EXTRACT PROVIDED
'''
They said, “Well, we’ve made that choice, to come and die with you guys if that’s what it is. But we’re not going to die. We’re going to get out of here, right?” 

I told him, I says, “Look, you’ve got to lead us out of here.” But I says, “We can’t just go across there, we got to get out the back way.” And Ted said, “Well, I know this whole area real good.” And -- “just follow” you know “come on, let’s go. I’ll take ya’s. I’ll get ya’s out.”

VO
Ted is Ted Lame, an Oglala Lakota. He and Kenny Loud Hawk were the two men on horseback who rode to the rescue of the AIMsters as the sun was setting on June 26th in the Pine Ridge Indian Reservation.

JEAN ROACH
They took us back South until dark time and then we double tracked back and they knew like there's another culvert past the cemetery about a mile or two, you know, where Joe Stunts is buried at, there's a big culvert and you can walk through it. The one that we're in the first time everybody had to crawl. But when we walked through that culvert, I think even the horses could have went through, I can't remember, but I know they were still on horseback.

VO
Jean didn’t know where they were going then, but Ted was taking them to his uncle’s. 

Leonard Peltier
The old man’s was way out there, which was another two, three miles something like that. We got across the highway, went under the bridge, and went across the creek from there. A lot of hilly terrain. And we was pretty tired by the time we got to the old man’s place.
'''
STATED PROBLEM
Please rewrite the transcript about the Pine Ridge escape, starting with "I told him, I" and going on through "Ridge Indian Reservation.", with "rode to the rescue of" swapped for "came to the aid of".

Entries taken from a collection:
'''
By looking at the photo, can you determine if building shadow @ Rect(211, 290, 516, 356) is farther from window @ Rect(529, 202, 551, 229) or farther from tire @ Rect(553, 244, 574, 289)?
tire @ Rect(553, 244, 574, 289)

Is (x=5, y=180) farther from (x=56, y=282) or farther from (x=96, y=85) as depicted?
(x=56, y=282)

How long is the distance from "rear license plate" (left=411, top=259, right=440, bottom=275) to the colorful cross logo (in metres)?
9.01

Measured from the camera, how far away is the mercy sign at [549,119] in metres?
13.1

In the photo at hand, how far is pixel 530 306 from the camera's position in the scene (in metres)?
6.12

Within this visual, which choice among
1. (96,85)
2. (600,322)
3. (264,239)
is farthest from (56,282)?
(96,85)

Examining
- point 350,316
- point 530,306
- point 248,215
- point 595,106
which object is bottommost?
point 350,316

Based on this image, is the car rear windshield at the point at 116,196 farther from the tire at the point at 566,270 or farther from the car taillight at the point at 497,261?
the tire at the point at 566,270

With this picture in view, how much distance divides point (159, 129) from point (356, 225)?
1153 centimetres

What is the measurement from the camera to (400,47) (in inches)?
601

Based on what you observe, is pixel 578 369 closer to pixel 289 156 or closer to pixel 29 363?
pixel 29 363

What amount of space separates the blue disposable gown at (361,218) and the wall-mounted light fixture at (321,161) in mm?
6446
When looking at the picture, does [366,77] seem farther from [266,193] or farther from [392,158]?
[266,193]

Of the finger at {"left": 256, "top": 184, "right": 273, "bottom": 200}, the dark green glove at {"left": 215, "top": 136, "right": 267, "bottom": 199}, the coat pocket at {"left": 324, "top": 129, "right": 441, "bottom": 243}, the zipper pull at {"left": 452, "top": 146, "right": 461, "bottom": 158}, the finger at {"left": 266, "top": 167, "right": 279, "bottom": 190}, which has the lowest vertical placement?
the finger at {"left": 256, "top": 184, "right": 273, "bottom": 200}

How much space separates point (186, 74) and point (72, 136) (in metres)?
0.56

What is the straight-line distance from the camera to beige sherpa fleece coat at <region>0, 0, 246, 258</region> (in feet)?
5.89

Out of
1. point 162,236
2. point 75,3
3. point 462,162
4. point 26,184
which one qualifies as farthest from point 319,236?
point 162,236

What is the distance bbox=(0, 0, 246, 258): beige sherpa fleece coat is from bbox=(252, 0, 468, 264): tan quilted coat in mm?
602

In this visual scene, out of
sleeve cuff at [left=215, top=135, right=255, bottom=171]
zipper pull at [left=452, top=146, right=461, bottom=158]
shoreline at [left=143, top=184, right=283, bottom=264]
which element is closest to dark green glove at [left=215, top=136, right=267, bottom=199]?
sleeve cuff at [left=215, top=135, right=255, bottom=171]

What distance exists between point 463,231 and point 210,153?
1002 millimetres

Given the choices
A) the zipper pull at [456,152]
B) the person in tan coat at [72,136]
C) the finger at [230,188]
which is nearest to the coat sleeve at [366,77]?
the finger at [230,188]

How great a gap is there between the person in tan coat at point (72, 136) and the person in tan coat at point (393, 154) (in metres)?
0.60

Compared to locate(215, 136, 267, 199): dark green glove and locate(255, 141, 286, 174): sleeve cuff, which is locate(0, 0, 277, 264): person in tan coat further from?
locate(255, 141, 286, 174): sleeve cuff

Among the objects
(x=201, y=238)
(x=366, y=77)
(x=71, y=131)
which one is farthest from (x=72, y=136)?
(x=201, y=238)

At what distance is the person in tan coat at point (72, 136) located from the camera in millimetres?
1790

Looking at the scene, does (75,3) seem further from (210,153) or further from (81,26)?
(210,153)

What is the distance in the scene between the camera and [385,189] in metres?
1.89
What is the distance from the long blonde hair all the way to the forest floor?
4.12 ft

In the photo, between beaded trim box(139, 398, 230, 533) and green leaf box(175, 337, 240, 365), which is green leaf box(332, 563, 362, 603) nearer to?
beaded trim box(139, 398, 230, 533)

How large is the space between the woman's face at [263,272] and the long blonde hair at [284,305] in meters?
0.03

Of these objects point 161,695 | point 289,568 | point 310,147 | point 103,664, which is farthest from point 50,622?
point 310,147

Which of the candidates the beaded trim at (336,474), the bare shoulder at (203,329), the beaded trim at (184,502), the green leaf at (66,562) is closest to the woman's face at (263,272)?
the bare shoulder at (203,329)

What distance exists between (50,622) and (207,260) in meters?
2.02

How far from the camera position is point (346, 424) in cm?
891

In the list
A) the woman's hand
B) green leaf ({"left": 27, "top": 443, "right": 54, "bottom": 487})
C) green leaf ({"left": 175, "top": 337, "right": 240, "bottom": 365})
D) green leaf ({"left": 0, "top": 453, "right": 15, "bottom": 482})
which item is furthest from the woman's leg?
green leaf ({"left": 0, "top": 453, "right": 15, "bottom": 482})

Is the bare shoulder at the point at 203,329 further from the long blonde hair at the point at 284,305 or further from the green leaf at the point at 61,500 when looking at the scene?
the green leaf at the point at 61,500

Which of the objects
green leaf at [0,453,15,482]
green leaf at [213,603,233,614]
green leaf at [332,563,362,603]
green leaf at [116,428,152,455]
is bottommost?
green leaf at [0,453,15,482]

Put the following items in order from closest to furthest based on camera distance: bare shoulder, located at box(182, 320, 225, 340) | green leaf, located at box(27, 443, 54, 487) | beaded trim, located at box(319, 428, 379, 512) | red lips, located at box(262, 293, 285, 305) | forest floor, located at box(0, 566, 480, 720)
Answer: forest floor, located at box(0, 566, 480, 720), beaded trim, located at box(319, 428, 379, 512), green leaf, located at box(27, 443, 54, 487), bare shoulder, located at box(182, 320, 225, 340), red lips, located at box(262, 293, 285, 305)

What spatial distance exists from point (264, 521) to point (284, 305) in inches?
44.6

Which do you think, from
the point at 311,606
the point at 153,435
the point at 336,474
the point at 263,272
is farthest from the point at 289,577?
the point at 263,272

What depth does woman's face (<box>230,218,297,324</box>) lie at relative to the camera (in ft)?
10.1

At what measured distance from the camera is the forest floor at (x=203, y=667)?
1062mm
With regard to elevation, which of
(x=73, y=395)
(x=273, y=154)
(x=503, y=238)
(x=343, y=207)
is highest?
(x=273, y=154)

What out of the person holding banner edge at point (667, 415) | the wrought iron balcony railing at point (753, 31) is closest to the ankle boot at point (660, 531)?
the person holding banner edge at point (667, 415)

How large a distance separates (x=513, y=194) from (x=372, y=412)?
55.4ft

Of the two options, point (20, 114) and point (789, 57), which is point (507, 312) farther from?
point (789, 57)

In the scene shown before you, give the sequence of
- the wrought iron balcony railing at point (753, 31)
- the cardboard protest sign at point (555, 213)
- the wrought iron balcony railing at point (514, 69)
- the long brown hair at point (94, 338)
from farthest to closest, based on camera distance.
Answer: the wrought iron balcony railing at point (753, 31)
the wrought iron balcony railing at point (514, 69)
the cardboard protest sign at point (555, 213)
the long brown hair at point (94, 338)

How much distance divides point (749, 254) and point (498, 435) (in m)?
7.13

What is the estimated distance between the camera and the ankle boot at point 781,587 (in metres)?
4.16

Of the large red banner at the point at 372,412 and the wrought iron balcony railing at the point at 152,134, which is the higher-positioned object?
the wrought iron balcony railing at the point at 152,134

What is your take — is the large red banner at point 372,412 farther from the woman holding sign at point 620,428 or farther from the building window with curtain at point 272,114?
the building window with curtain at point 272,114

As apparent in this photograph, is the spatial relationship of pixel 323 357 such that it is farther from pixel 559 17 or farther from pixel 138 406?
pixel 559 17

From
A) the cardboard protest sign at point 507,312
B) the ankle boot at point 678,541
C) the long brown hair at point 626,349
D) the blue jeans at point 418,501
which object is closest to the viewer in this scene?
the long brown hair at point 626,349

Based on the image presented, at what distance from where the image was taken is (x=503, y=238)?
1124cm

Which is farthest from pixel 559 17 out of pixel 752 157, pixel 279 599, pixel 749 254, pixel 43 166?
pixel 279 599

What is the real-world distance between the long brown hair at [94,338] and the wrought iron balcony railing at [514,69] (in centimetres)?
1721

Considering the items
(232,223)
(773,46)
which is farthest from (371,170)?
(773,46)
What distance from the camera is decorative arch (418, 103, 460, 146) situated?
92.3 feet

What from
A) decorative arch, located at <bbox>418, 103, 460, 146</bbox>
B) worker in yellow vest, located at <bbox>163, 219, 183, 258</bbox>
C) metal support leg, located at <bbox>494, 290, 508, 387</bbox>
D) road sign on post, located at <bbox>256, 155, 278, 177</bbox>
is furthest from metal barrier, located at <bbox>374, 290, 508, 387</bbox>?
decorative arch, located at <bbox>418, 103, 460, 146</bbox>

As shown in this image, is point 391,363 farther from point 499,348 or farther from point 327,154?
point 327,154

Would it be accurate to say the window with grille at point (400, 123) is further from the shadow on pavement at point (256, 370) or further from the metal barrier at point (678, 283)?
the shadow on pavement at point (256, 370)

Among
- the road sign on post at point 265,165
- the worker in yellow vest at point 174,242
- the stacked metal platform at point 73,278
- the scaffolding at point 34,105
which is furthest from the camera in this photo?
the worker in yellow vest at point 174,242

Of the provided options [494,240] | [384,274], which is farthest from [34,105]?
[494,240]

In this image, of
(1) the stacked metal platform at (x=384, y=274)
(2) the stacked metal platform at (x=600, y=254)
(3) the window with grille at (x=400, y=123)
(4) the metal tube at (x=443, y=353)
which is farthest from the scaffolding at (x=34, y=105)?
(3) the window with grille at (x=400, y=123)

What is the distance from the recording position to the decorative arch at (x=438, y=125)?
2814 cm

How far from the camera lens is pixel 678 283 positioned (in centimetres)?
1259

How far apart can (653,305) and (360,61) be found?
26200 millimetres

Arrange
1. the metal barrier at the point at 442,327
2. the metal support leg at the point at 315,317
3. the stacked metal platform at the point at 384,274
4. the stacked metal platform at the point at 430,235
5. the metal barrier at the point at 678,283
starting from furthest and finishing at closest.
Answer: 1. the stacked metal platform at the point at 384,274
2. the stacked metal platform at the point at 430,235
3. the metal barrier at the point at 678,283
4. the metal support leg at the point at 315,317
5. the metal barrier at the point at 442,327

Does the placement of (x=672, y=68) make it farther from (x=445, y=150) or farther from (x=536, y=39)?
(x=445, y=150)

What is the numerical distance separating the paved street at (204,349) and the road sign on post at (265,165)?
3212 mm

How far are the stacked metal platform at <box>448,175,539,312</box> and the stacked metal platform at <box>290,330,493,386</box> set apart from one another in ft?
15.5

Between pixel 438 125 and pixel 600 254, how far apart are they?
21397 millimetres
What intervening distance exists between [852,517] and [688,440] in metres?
'''
CORRECT OUTPUT
I told him, I says, “Look, you’ve got to lead us out of here.” But I says, “We can’t just go across there, we got to get out the back way.” And Ted said, “Well, I know this whole area real good.” And -- “just follow” you know “come on, let’s go. I’ll take ya’s. I’ll get ya’s out.”

VO
Ted is Ted Lame, an Oglala Lakota. He and Kenny Loud Hawk were the two men on horseback who came to the aid of the AIMsters as the sun was setting on June 26th in the Pine Ridge Indian Reservation.